● Aim of the task
Format the items as a numbered list with blank lines left out, covering only the lines from the one containing "How far is the" through the end of the items.

►

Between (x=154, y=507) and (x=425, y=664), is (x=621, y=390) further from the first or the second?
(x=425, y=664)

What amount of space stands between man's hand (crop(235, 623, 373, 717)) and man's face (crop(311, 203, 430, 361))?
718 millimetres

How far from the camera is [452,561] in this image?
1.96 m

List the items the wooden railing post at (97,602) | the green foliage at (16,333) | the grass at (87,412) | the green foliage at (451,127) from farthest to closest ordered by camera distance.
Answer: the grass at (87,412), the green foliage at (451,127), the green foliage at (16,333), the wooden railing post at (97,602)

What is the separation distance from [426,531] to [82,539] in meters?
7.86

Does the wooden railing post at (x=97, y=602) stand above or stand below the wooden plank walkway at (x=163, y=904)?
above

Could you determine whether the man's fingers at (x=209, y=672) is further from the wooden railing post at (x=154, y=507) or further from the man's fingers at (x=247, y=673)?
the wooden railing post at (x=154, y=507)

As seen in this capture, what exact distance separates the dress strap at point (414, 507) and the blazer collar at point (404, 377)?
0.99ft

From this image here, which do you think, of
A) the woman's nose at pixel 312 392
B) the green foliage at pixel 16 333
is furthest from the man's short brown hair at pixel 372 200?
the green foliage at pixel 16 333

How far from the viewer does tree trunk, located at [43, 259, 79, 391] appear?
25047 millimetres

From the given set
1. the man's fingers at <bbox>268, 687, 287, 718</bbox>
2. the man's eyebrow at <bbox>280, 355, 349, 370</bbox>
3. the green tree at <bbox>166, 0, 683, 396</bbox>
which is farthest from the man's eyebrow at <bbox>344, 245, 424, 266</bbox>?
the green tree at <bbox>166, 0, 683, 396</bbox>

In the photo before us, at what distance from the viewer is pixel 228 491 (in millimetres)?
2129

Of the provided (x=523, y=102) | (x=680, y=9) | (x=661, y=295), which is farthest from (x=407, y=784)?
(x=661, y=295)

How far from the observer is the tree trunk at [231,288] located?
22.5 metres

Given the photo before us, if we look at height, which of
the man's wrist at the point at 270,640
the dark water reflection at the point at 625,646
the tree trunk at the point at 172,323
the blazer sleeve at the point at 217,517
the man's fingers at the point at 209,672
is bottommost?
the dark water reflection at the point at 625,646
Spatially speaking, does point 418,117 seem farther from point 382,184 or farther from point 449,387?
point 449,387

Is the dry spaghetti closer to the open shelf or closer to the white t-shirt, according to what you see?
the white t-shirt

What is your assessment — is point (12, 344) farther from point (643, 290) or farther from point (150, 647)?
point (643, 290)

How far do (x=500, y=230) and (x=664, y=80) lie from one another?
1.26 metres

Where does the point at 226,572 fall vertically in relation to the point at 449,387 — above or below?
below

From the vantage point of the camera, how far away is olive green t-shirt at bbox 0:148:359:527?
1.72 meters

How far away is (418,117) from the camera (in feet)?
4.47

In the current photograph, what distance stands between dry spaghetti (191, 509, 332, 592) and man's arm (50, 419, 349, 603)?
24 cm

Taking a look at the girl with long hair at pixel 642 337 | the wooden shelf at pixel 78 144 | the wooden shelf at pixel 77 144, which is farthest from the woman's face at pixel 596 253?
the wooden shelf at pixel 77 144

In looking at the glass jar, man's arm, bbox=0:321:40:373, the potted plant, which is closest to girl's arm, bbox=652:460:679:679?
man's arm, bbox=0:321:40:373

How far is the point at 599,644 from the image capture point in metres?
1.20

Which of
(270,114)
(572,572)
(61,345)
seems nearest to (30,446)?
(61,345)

◄

● Solution for this exercise
1. How far is the point at 599,644 from the image capture point in metres?
2. 1.20
3. Which of
4. (270,114)
5. (572,572)
6. (61,345)
7. seems nearest to (30,446)?
8. (61,345)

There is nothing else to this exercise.